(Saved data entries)
..............................

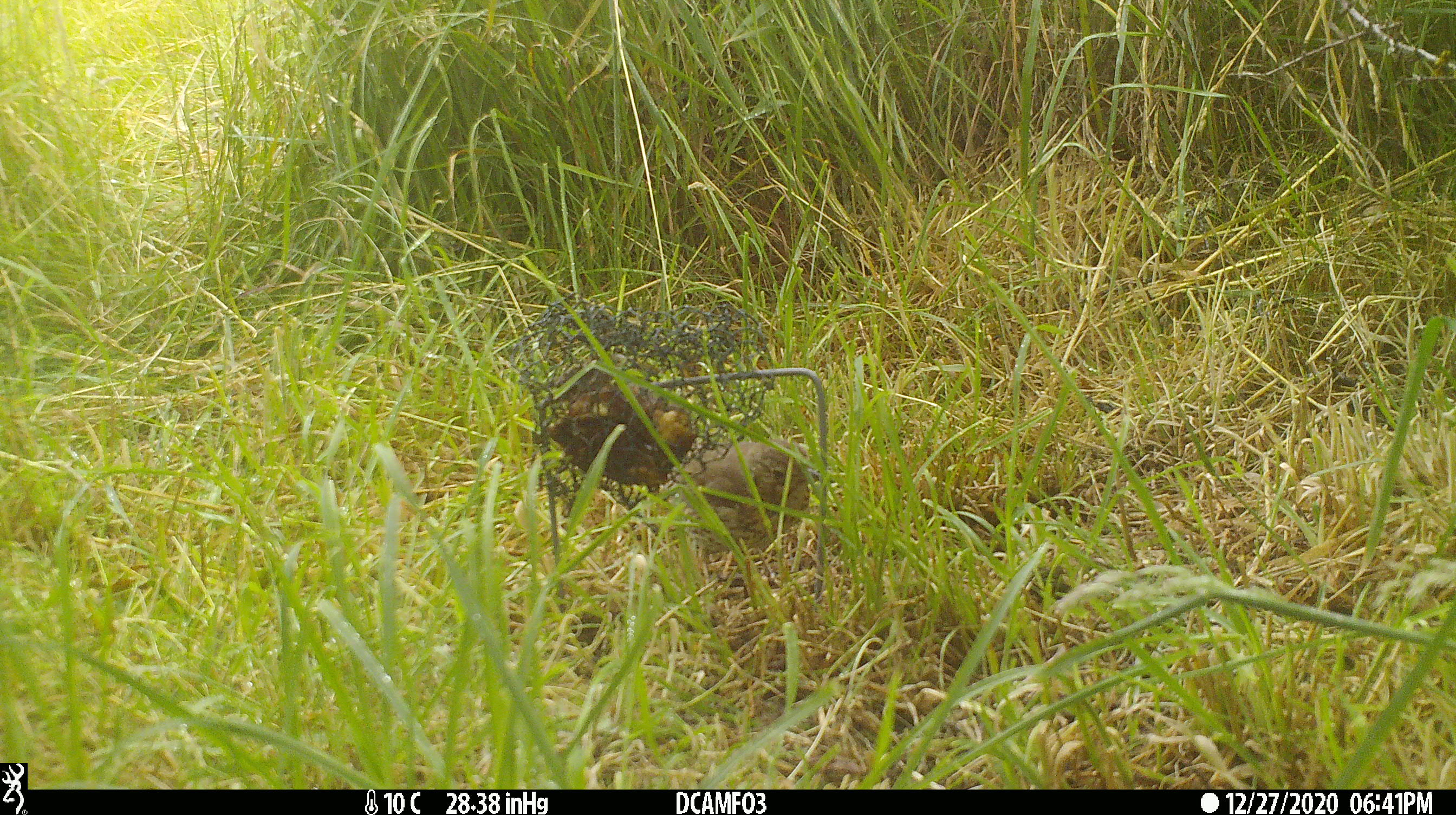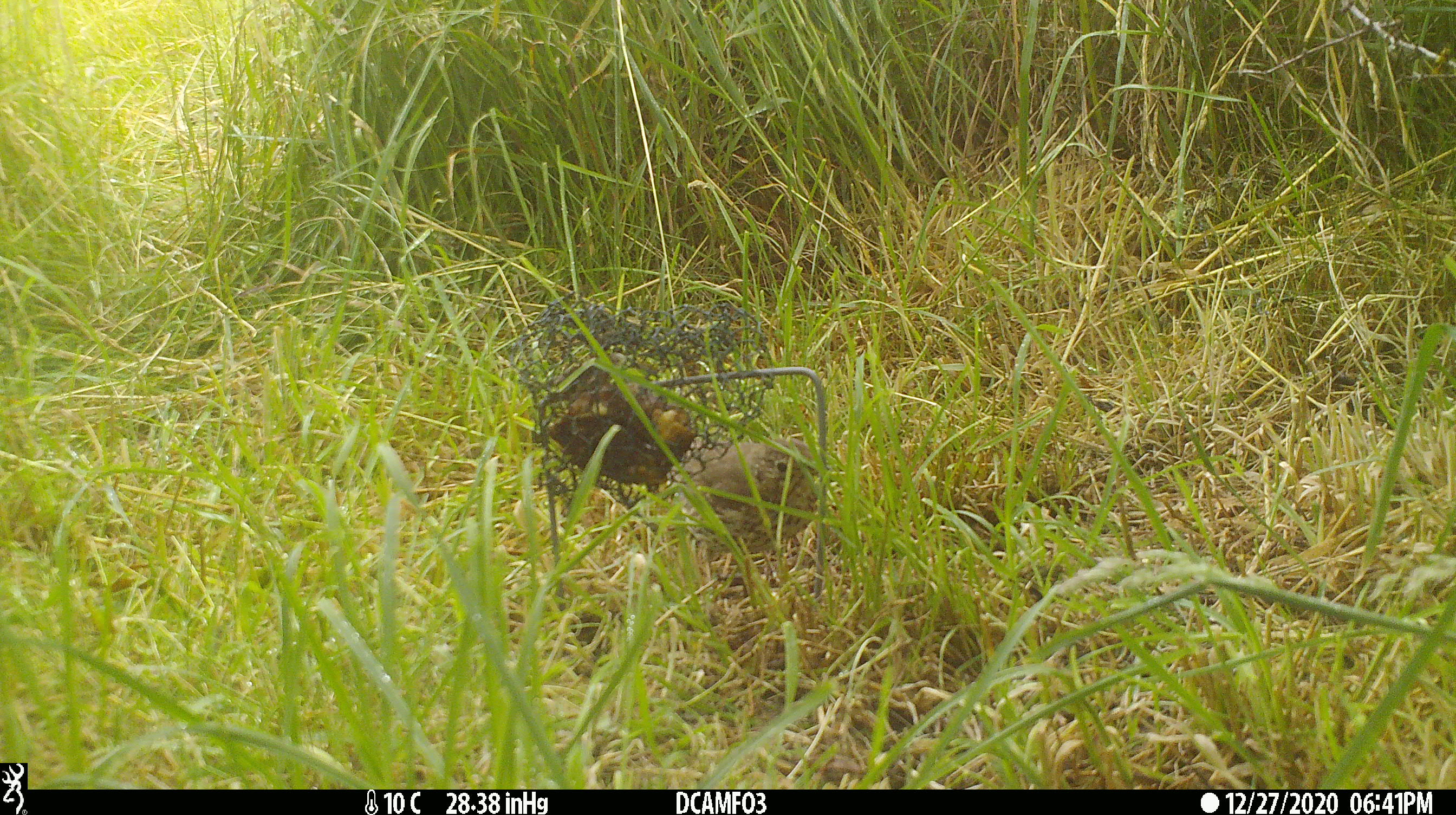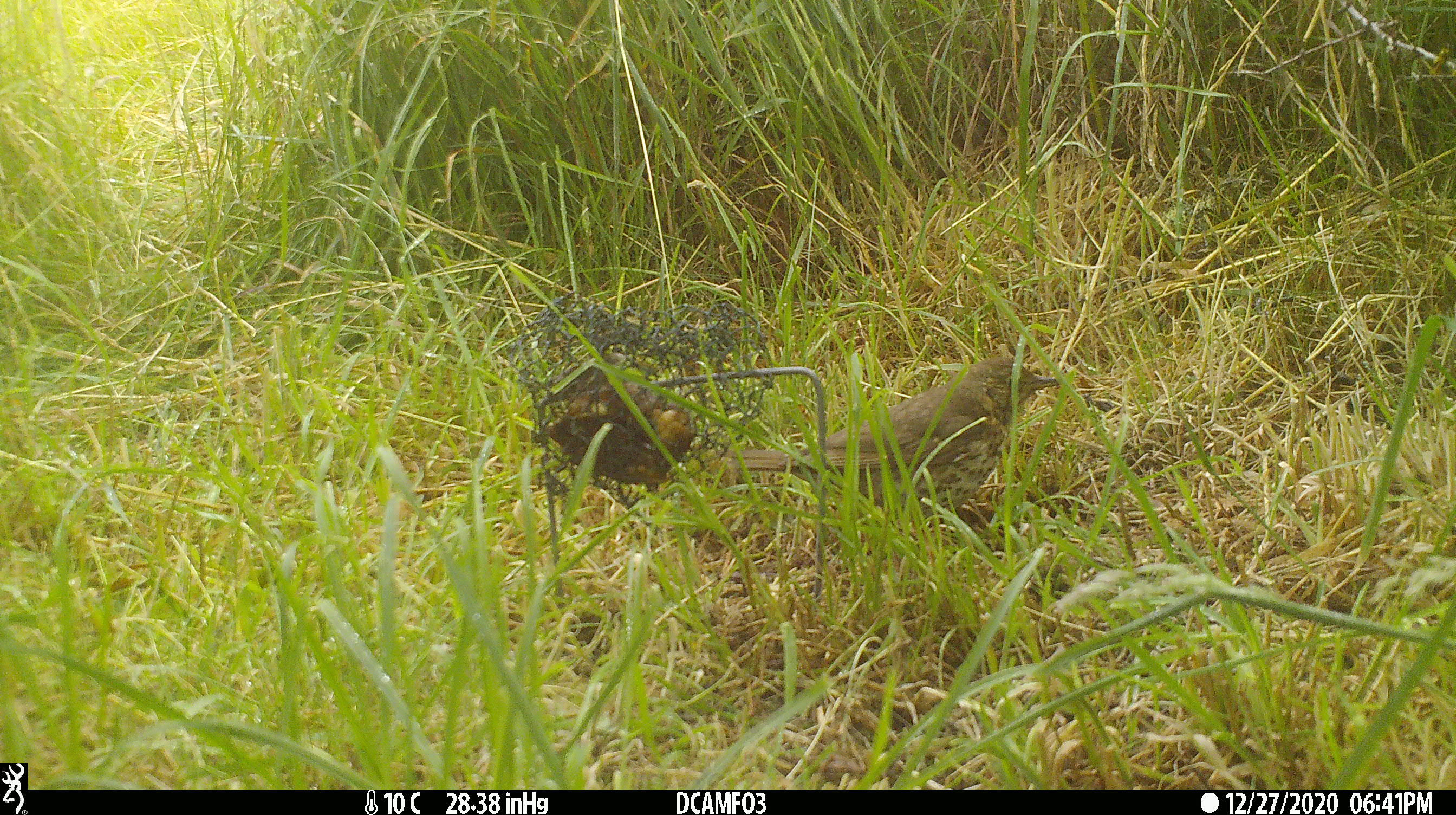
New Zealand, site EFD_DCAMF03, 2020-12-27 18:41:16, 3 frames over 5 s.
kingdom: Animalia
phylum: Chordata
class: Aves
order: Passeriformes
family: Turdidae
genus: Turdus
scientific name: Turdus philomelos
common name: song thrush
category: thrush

..............................

- **EXERCISE AIM**
The result should be the same data as above, line for line, with the pictures gone.

- **RESPONSE**
New Zealand, site EFD_DCAMF03, 2020-12-27 18:41:16, 3 frames over 5 s.
kingdom: Animalia
phylum: Chordata
class: Aves
order: Passeriformes
family: Turdidae
genus: Turdus
scientific name: Turdus philomelos
common name: song thrush
category: thrush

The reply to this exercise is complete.